There is also an emotional force. The Cornhuskers will play the season with a black number 18 on their helmets, in memory of former quarterback Brook Berringer, who was killed in a plane crash on April 18. Berringer's family, including a niece, Ellen Brook Nasseri, born just after his death, was at last Saturday's game.

Newly in control of this dynasty is junior quarterback Scott Frost, who succeeds Frazier, one of the most effective college football players of the last decade. Against Michigan State, Frost ran for 58 yards and a touchdown and completed 5 of 11 passes for 74 yards, including a 35-yard third-quarter score to senior wideout Brendan Holbein. It was a methodical performance, unspectacular but safe. In any case, the strength of the Nebraska defense and the power of sophomore running back Ahman Green (71 yards on 16 carries) will give Frost time to grow. "For my first game as Nebraska's quarterback, after everything," said Frost, "I'll take it."

Frost's first game with the Cornhuskers was a long time coming because he took a circuitous route in covering the 100 miles to Lincoln from his hometown of Wood River, Neb. (pop. 1,156), where his father, Larry, was his high school football coach, and his mother, Carol, a U.S. Olympian in the discus in 1968, guided him to a gold medal in the shot put at the 1993 state track meet. Scott was recruited by Nebraska in '93 but spurned the Cornhuskers for Stanford during the brief, disastrous return of Bill Walsh to college coaching. "Sometimes the grass is greener," says Carol. "At that point, the grass was definitely greener in Palo Alto than in Lincoln."

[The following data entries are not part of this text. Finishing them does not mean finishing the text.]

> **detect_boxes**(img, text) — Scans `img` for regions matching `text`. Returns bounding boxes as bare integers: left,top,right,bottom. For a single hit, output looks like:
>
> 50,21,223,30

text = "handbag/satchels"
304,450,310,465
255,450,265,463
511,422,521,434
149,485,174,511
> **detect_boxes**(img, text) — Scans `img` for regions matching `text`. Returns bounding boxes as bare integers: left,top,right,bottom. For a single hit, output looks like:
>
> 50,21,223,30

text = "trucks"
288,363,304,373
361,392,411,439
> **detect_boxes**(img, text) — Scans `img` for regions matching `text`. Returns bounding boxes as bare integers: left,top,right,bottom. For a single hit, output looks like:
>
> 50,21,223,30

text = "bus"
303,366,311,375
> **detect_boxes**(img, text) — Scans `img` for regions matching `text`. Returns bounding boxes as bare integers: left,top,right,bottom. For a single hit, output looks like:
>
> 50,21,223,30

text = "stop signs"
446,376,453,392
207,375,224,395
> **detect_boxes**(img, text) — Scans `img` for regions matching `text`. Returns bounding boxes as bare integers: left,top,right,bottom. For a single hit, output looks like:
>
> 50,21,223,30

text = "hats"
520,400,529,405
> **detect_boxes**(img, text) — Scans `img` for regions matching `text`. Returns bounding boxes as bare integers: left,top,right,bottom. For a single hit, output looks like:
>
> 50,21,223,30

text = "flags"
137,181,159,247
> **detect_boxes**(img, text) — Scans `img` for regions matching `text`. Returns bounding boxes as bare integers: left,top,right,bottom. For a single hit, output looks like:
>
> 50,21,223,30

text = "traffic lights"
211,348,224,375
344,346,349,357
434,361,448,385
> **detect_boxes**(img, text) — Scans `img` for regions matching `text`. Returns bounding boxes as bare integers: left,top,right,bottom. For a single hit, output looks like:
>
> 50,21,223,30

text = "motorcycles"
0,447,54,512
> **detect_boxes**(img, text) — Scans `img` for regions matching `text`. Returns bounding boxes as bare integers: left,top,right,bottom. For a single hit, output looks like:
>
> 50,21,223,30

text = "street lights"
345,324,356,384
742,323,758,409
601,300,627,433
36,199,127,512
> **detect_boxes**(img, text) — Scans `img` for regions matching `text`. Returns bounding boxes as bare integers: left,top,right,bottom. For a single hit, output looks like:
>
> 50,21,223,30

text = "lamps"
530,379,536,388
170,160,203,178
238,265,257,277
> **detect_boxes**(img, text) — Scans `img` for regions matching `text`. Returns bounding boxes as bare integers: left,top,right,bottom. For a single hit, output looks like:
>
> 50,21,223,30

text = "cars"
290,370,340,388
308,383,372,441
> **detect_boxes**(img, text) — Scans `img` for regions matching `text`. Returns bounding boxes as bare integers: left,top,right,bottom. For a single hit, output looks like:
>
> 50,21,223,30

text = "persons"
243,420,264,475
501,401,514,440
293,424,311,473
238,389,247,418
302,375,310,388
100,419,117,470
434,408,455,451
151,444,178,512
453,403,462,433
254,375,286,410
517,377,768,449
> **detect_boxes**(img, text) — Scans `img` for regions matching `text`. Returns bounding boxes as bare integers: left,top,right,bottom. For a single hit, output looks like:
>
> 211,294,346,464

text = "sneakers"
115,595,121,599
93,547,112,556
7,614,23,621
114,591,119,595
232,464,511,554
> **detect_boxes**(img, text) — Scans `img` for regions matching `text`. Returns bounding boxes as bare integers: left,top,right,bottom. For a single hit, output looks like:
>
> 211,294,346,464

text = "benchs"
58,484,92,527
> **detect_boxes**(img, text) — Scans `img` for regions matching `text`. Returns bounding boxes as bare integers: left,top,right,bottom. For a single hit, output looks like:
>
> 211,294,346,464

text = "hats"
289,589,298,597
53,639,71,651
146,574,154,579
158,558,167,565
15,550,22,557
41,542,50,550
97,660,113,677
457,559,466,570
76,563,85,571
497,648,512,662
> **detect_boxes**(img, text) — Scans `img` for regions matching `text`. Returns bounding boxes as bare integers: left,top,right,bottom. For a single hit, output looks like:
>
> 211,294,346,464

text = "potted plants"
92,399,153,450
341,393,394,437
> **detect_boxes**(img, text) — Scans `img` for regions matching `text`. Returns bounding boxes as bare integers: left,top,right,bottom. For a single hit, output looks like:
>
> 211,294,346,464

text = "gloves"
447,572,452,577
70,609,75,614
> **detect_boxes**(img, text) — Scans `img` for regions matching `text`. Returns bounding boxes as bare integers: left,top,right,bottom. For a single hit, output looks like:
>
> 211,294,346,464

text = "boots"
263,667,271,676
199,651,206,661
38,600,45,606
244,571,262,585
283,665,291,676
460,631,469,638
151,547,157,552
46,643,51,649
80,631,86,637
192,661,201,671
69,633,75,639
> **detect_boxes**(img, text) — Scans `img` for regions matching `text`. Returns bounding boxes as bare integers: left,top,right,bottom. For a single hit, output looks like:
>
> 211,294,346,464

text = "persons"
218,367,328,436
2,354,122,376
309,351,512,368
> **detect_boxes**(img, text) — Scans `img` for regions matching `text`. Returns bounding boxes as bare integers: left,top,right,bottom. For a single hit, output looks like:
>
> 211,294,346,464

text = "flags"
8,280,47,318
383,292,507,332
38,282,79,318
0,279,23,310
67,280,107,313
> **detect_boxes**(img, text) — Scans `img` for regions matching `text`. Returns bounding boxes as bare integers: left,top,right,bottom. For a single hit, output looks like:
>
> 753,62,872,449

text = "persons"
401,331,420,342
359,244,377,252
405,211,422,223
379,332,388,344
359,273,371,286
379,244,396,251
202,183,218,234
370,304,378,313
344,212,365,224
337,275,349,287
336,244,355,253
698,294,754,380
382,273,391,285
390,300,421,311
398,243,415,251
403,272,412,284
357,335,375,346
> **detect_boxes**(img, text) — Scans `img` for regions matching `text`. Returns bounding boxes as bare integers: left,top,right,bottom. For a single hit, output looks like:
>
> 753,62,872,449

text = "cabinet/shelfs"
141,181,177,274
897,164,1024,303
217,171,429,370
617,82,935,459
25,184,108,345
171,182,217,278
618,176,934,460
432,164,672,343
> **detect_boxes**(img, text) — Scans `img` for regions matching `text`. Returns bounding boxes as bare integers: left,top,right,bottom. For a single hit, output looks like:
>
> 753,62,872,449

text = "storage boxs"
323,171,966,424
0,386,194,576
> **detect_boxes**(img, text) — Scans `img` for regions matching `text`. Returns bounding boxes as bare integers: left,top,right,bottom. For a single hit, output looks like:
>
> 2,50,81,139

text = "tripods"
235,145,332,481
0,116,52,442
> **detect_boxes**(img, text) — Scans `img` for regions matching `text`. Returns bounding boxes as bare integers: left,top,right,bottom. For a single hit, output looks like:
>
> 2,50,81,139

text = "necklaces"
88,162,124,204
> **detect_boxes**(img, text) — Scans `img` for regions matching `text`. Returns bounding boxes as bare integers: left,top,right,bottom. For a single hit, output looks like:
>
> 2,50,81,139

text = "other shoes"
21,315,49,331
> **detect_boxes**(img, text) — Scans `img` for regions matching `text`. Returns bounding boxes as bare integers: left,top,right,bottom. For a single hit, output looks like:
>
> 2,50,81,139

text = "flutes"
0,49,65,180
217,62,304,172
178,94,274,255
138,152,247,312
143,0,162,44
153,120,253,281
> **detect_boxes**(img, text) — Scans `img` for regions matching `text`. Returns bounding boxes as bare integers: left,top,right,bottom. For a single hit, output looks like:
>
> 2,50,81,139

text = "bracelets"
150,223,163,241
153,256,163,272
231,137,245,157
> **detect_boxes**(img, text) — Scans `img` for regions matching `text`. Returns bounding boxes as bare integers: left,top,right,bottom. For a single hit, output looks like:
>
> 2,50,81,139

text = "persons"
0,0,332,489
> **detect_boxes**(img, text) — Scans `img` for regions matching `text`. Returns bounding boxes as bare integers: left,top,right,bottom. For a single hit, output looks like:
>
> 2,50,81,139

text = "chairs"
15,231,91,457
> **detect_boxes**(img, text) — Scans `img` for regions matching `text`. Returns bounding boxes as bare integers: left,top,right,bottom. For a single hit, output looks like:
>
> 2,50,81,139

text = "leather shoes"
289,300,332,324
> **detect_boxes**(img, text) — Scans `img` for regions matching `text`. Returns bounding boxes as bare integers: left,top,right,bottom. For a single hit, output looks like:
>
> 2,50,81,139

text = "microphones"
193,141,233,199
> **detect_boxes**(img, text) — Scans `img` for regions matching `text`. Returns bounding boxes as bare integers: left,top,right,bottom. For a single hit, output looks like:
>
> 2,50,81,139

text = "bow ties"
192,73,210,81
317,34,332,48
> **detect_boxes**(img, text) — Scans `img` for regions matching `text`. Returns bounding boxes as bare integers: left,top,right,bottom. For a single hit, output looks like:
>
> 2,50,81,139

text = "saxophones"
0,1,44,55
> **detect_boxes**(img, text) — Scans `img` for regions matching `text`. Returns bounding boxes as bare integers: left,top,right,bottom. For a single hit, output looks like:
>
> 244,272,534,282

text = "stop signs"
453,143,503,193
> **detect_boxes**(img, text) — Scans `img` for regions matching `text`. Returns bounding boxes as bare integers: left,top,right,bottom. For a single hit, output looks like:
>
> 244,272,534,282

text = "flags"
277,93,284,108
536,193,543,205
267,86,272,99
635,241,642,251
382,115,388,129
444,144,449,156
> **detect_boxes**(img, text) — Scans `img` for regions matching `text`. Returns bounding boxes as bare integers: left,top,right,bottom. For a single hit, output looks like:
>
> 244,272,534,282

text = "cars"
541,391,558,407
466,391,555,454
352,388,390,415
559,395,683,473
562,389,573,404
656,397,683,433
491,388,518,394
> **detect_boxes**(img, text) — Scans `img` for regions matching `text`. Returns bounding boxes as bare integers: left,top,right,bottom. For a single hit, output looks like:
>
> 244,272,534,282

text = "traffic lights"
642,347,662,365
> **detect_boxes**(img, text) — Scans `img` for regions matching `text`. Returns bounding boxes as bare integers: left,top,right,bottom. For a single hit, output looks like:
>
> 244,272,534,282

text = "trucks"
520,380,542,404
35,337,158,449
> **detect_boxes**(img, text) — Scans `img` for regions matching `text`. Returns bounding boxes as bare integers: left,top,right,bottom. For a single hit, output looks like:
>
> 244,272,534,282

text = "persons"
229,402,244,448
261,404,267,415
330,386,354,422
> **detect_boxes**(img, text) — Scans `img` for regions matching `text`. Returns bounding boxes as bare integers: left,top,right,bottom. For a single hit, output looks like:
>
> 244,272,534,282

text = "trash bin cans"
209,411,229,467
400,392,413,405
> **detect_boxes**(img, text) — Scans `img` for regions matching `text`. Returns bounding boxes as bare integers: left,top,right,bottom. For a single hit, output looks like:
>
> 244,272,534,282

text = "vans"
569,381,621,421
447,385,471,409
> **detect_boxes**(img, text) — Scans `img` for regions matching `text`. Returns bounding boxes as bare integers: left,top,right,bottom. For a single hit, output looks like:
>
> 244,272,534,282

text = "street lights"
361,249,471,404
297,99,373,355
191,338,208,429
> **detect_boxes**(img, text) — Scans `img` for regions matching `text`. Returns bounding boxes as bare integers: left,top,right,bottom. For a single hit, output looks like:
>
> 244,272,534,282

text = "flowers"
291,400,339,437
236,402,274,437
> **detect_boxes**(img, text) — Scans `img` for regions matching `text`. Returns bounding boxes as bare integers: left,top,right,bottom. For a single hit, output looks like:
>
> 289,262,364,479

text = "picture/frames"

But instead of being tutored by Walsh to be the next Joe Montana, Frost was shifted to free safety. As a sophomore, in 1994, he was the Cardinal's starting free safety in five games and its No. 2 quarterback behind Steve Stenstrom for the entire season. It was a bizarre existence, in which his first interception was caught, not thrown, and in which he twice played offense and defense in a game, an absurd proposition for a quarterback at a major college. "It was two years spent not doing what I wanted," Frost says.

His transfer to Nebraska in January 1995, only days after the Cornhuskers had beaten Miami in the Orange Bowl to win their first national title in 23 years, was given prominent play in the local media, which made Frost uncomfortable. The next 12 months constituted a lonely sort of hazing. Frost says, "I just kept to myself."

He was befriended by Berringer, for which he was deeply thankful. And he earned the respect of the rest of the team by surviving a brutal pounding as the scout-team quarterback in the fall of 1995. "Everything [Florida quarterback] Danny Wuerffel saw [in the Fiesta Bowl], I saw for three weeks," Frost says. He never backed down from the contact, once fighting with 290-pound senior defensive tackle Christian Peter during a scrimmage.

Just three weeks ago, even as the No. 1 quarterback, Frost took a vicious hit during practice from senior free safety Eric Stokes while running upfield on an option. One of Frost's shoes was knocked off by the blow. "He just got stroked," said Wistrom. "Eric decleated him. knocked him straight into the air," Benning says. "Scott lays it on the line physically. That demands respect. He's earned it."

Last fall, on game days, Frost would sit in the stands with the other redshirts, most of whom were two years younger than he, and he left most games early, longing to compete again. He wanted to keep a low public profile, but that was shattered when his name was dragged into the McEwen-Phillips mess. Frost had dated McEwen, and she was in his apartment when Phillips entered and dragged her out. "It wasn't a good deal at all for me," says Frost, who tried to stop Phillips and, with help, eventually pulled the two apart. "I wound up in the middle of it, just doing my best to split them up."